THE Australian Chamber Orchestra made a big, bold, and rather brash debut appearance at the Edinburgh International Festival yesterday.
Brash? Well, in a way that word sums up their playing style, as exemplified in their sizzling and volatile opening performance of CPE Bach's little Sinfonia in B flat, which you almost sense was bracing itself for an assault. And the Australians don't half attack: they launched themselves into CPE's inoffensive wee piece, which, by the spirited finale, was beginning to cower.
I exaggerate, of course. The ACO players, led by their director and first violinist Richard Tognetti, have a big, big sound, very much in your face, big-boned and muscular; and the zesty musicians play up to the hilt, in an extrovert, almost outdoors manner, as though they have the wind in their collective face.
It can be extremely exhilarating to hear at full tilt. And nowhere yesterday was it more at full tilt than in Tognetti's arrangement of for string orchestra of Grieg's String Quartet. There's nothing new in such arrangements: the Scottish Ensemble is making something of a specialism out of this very game.

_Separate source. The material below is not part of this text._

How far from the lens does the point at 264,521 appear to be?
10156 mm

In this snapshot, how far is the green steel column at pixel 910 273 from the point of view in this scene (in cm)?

But in the Australians' hands the Grieg was a monster: a massive sound (think of Phil Spector's wall-of-sound techniques) with the low instruments coming up out of the floor while the music for the upper strings streaked into the ears.
Somewhere along this road it became clear that, as superficially thrilling as some of it was, there was really not much refinement or subtlety in the playing. And neither the meanderings of Vasks' Vox Amoris, nor the bendy-note textures of Scelsi's Anagamin added anything to the mix.